Purification and characterization of kinin-forming acid protease from mouse fibroblasts L-929

Purification and further characterization was carried out on a kinin-forming acid protease isolated from a rodent fibroblast cell line L-929 grown in stationary cell culture (N. Back and R. Steger,[7]). The cells, cultured in minimal essential medium containing 10% fetal calf serum and 0.4% lactalbumin, were homogenized, the homogenate dialyzed for 18 hr against 0.01 M phosphate buffer at pH 6.8 in 0.1 M NaCl and 1.0 mM EDTA, and centrifuged at 10000 rpm for 45 min. The supernatant, which digested denatured hemoglobin at pH 4.0, was fractionated first on a G-200 Sephadex column.
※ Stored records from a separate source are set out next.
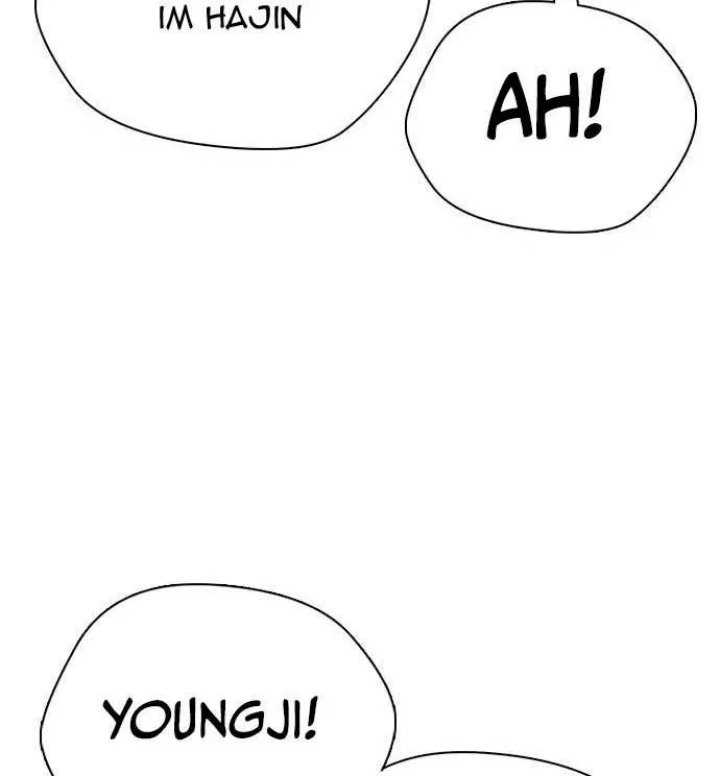 The 18 Year Old Spy Chapter 27 Gambar 8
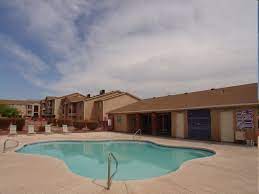 mesquite bluffs apartments for in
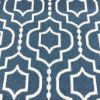 Picture of Tensil Coastal | Universal Deep Seating Outdoor Cushions SIZE B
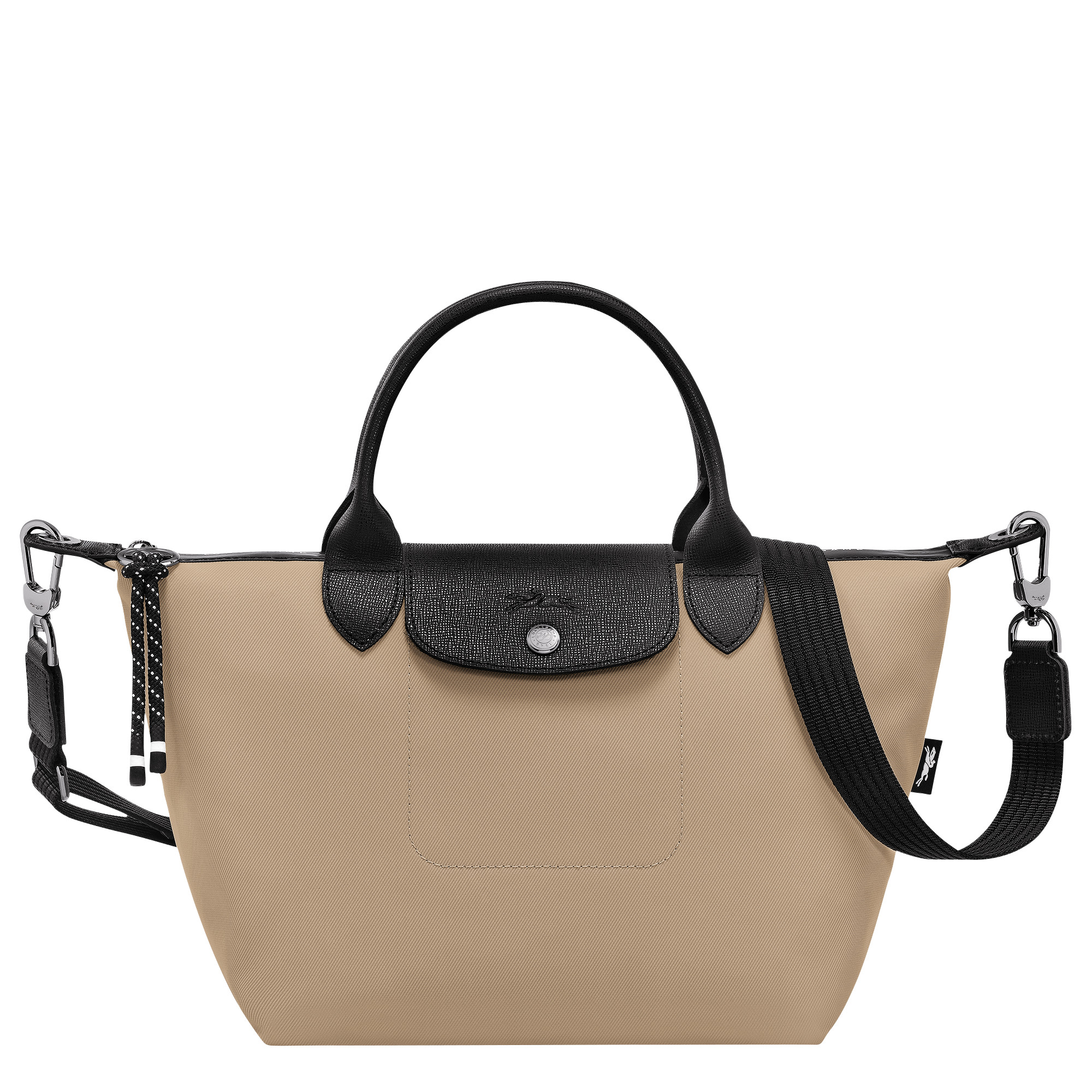 Le Pliage Energy S Handbag | Longchamp
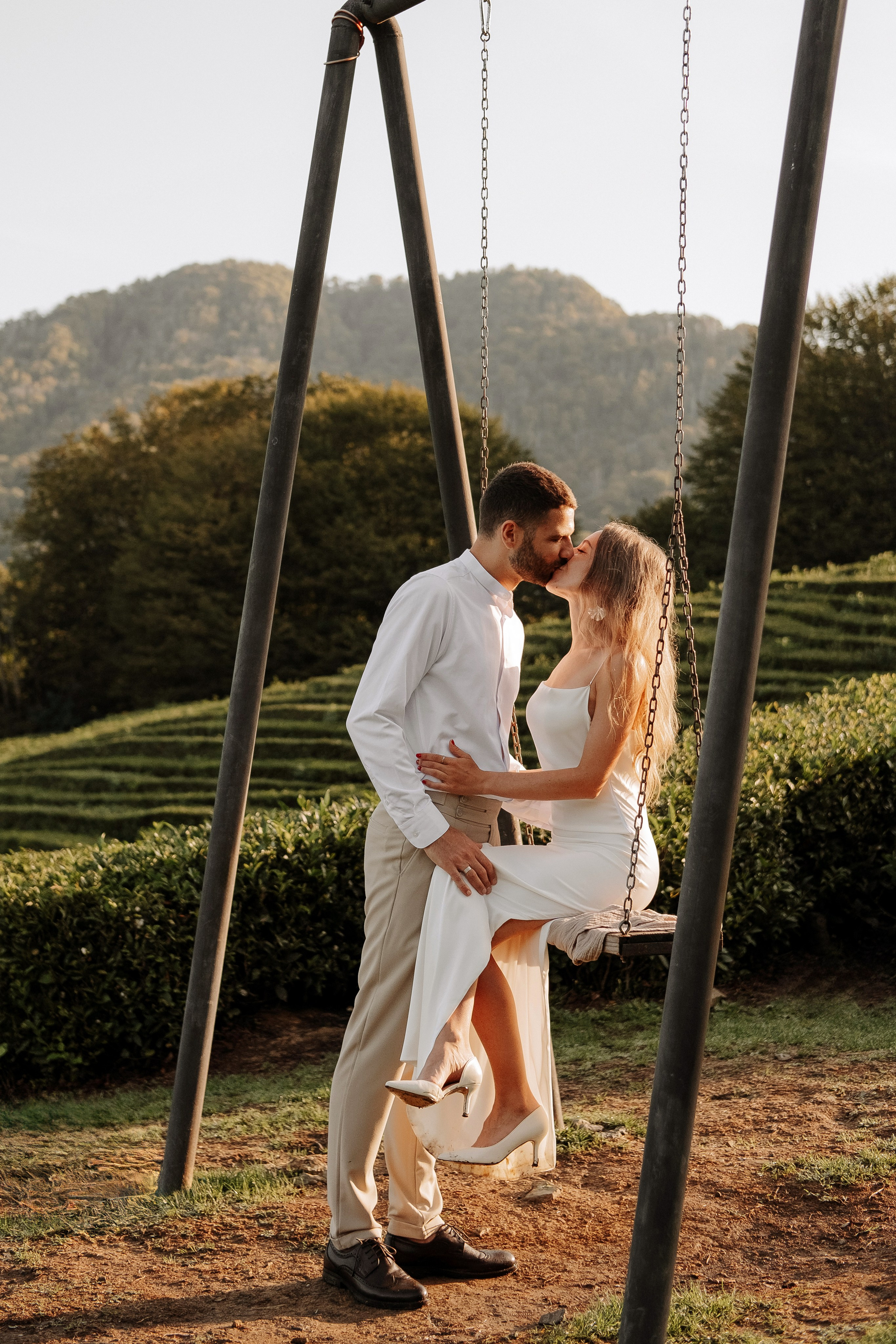 Свадебные фотосессии в Сочи, Сириусе и на Красной поляне. Семейный, свадебный фотограф Сочи, Адлер, Красная поляна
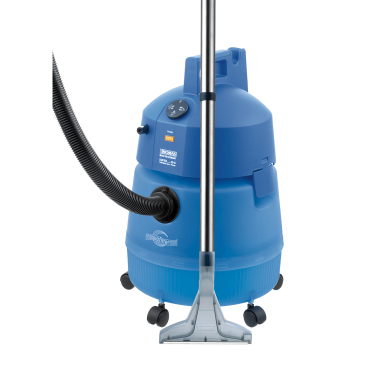 Waschsauger: Der THOMAS SUPER 30 S AQUAFILTER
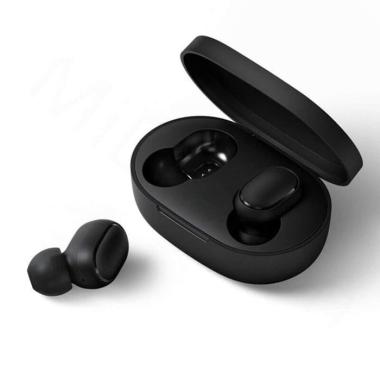 Jual Xiaomi Haylou Gt1 Tws Wireless Bluetooth Headset Online Juli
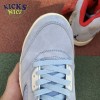 Trophy Room x Air Jordan 5 Retro 'Ice Blue' Size 40-47.5 Trophy Room x Air Jordan 5 Retro 'Ice Blue' Size 40-47.5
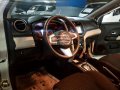 2019 Toyota Rush 1.5L G AT 7-seater-15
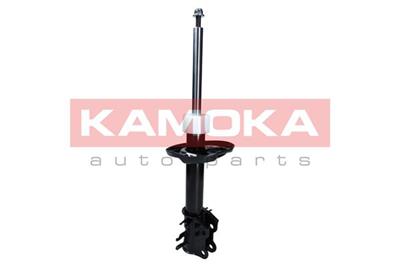 KAMOKA 2000008 EAN: 5902473051327.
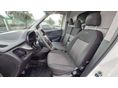 FIAT DOBLO 2019/9 - 10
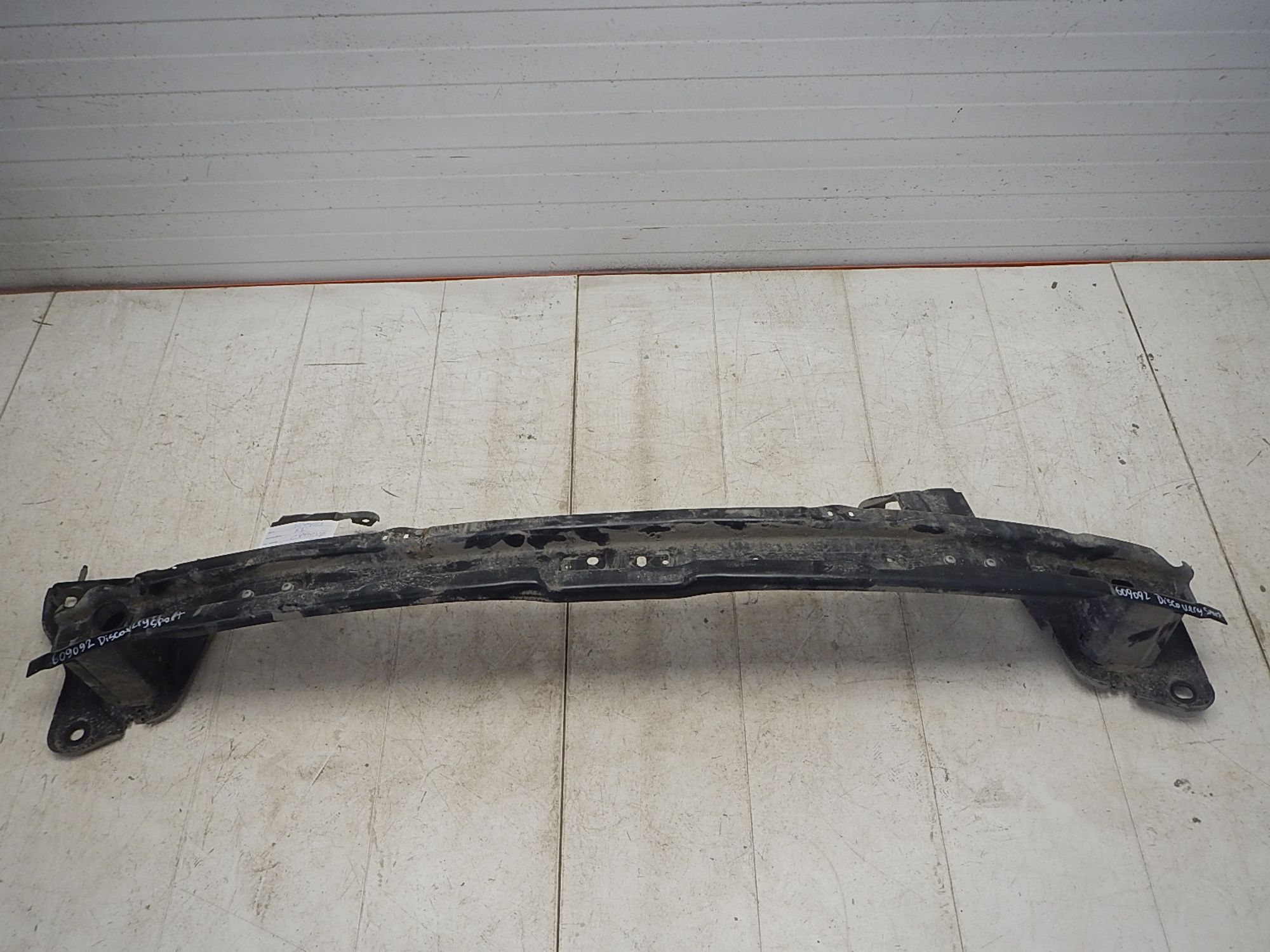 https://ycs.partsauto.market/partsauto-images/thmbs/b135e93f2d106a11df5e4386431c5e55/7e4e08fbfd32b38eff0ca8cdd899590b/aba48220cdb8e933d67046369b36ed0a.jpg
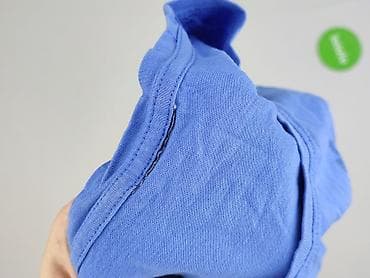 t shirty flash: BALR., T-shirt damski, rozmiar S — 5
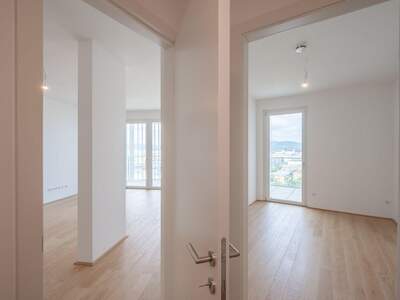 Wohnung mit Balkon kaufen in 1020 Wien (Bild 3)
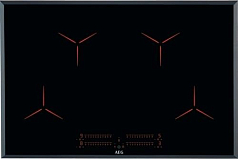 Варочная панель AEG IPE 84531 FB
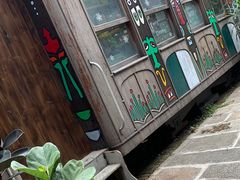 -深圳皇庭V酒店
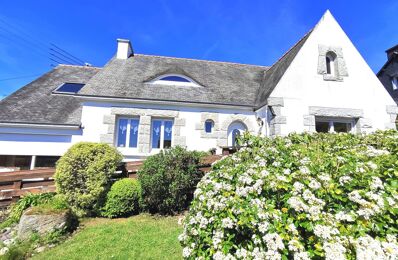 vente maison 243 999 € à proximité de La Roche-Jaudy (22450)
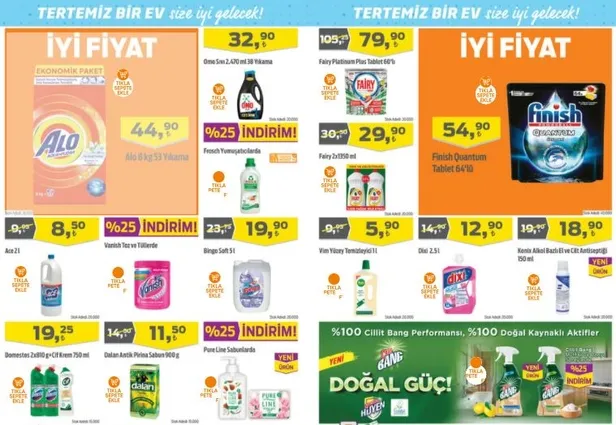 Migros aktüel ürünler kataloğu yine dopdolu! Migroskop 21 Ocak-3 Şubat 2021!-4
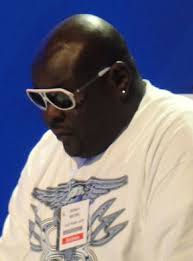 Search, discover and share your favorite mtv ridiculousness gifs. Christopher Boykin Wikipedia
Kinin-forming activity, compared with that of the supernatant on an isolated perfused rat uterus preparation, was identified in fractions 25–40 when incubated for 24 hr at pH 4.0 with rat plasma kininogen substrate. The active fractions were pooled and purified further on a hydroxy-patite column. Treatment of the active fractions with 5 mM cysteine increased the activity 2-fold. Final purification was carried out on a DEAE-A50 Sephadex ion exchange column. The purification factor, compared to the initial supernatant, was 9.4 with a 13.8% yield and a specific activity of 2062.5 ng kinin per mg protein. Dialyzed and centrifuged rat plasma fractionated on a DEAE-A50 Sephadex column initially yielded two apparent kininogen species which resolved into a single major molecular species following passage through a G-100 Sephadex column. The purified enzyme and substrate preparations were used to establish the optimum kinin-forming activity at pH 3.8–4.0. The molecular weights of the enzyme and kininogen were estimated on a G-200 Sephadex column to be 38000–39000 and 115000 respectively. The amount of kinin formed was a function of incubation time and enzyme concentration. The acid protease activity was found localized primarily in the 10000 g supernatant cell fraction. The 500 g cell fraction also exhibited activity.